▶ [EXERCISE] Your output should be every line below, copied exactly.

▶ [EXTRACTED INFORMATION]
****

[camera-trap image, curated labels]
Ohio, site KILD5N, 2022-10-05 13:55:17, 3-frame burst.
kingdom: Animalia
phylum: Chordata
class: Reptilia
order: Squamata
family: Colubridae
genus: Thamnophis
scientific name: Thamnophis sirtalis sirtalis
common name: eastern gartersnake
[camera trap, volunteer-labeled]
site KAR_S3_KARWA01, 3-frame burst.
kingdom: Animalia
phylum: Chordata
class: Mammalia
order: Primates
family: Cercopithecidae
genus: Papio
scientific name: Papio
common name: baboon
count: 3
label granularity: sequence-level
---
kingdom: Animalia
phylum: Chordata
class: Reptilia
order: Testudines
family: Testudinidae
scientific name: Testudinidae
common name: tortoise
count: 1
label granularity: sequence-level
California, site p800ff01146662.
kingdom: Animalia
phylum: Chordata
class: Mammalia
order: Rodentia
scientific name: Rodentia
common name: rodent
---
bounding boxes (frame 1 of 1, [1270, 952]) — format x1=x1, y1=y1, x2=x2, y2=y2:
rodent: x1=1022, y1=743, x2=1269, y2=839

****

▶ [ANSWER SECTION]
[camera-trap image, curated labels]
Ohio, site KILD5N, 2022-10-05 13:55:17, 3-frame burst.
kingdom: Animalia
phylum: Chordata
class: Reptilia
order: Squamata
family: Colubridae
genus: Thamnophis
scientific name: Thamnophis sirtalis sirtalis
common name: eastern gartersnake
[camera trap, volunteer-labeled]
site KAR_S3_KARWA01, 3-frame burst.
kingdom: Animalia
phylum: Chordata
class: Mammalia
order: Primates
family: Cercopithecidae
genus: Papio
scientific name: Papio
common name: baboon
count: 3
label granularity: sequence-level
---
kingdom: Animalia
phylum: Chordata
class: Reptilia
order: Testudines
family: Testudinidae
scientific name: Testudinidae
common name: tortoise
count: 1
label granularity: sequence-level
California, site p800ff01146662.
kingdom: Animalia
phylum: Chordata
class: Mammalia
order: Rodentia
scientific name: Rodentia
common name: rodent
---
bounding boxes (frame 1 of 1, [1270, 952]) — format x1=x1, y1=y1, x2=x2, y2=y2:
rodent: x1=1022, y1=743, x2=1269, y2=839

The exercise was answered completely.